There were 40,934 K-12 students in Washington who experienced homelessness in the 2016-2017 school year, up from 39,671 the previous year. In the 2007-2008 school year, there were 18,670 students classified as homeless.
The nonprofit group Building Changes, through its Schoolhouse Washington project, compiled data from the state superintendent’s office to see how those children are doing in school compared with students who have stable housing.
The definition of homelessness under the federal McKinney-Vento Homeless Assistance Act includes students living without shelter, in shelters, in motels and ones who live doubled up with family or friends.
The researchers found that on English language arts and mathematics standardized tests, students classified as homeless scored well below their peers who had stable housing.
“It really comes down to the instability – the not knowing where you’re going to lay your head at night, the not knowing where you’re going to sit down and do your homework,” said Liza Burell, program director with Building Changes. “How are you supposed to prioritize learning if you don’t have any of that other stuff solidified in your life?”

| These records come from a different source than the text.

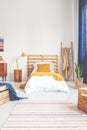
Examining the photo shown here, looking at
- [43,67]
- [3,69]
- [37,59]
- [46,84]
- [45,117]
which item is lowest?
[45,117]

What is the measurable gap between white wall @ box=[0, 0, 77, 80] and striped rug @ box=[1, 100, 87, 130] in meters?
4.89

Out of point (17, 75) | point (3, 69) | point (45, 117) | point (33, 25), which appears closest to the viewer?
point (45, 117)

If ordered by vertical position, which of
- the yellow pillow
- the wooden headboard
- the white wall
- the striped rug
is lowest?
the striped rug

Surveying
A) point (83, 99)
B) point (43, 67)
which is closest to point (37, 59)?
point (43, 67)

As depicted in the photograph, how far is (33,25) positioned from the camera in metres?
9.19

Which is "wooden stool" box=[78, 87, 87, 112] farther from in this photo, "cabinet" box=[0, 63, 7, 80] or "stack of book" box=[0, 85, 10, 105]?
"cabinet" box=[0, 63, 7, 80]

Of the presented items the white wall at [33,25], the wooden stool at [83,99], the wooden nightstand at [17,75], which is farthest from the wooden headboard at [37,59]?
the wooden stool at [83,99]

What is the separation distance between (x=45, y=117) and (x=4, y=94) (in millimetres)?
1381

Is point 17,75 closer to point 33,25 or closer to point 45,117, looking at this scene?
point 33,25

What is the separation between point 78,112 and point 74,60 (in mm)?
5500

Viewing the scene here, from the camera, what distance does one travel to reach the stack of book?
14.7ft

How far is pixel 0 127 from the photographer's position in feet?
9.74

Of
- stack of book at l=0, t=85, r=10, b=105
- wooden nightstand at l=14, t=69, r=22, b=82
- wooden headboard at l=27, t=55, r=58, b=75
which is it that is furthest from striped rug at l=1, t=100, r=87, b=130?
wooden headboard at l=27, t=55, r=58, b=75

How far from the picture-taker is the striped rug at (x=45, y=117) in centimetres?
302
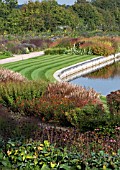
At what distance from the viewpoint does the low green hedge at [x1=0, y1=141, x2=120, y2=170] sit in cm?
501

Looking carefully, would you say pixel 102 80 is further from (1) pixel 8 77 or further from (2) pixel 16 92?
(2) pixel 16 92

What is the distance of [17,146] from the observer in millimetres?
5602

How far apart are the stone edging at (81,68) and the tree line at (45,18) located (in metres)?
15.0

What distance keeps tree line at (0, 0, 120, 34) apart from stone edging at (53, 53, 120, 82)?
15.0 metres

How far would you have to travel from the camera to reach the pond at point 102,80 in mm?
14238

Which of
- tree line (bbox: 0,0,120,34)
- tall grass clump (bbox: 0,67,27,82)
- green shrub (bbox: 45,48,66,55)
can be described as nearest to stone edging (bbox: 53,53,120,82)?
green shrub (bbox: 45,48,66,55)

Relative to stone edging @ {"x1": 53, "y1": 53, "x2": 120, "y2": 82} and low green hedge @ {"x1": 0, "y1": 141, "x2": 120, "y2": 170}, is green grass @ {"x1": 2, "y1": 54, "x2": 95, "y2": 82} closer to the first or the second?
stone edging @ {"x1": 53, "y1": 53, "x2": 120, "y2": 82}

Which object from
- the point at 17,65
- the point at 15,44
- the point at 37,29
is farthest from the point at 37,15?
the point at 17,65

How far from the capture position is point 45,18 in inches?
1588

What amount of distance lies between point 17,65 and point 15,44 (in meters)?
8.10

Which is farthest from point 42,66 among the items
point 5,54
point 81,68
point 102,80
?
point 5,54

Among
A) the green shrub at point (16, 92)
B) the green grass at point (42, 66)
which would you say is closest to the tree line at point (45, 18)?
the green grass at point (42, 66)

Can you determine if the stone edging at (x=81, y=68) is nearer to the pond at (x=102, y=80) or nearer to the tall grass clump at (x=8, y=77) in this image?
the pond at (x=102, y=80)

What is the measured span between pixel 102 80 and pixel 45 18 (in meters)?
25.5
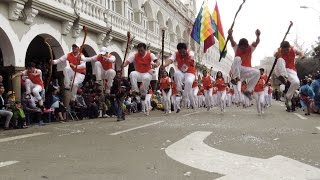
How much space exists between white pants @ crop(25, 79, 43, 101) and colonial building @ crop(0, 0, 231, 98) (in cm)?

The researchers also found that students who experienced homelessness had lower attendance rates and were suspended from school at a higher rate than students who were housed.
For example, 10 percent of students identified as homeless were suspended at least once during that 2016-2017 school year, twice the rate of students who had stable housing.
“We need to all acknowledge that certain groups of students really need more,” Burell said. “We need to be able to give them more.”
Washington lawmakers created the Homeless Student Stability Program in 2016 to help families find stable housing, but Burell said the program should be expanded because there are so many students in need.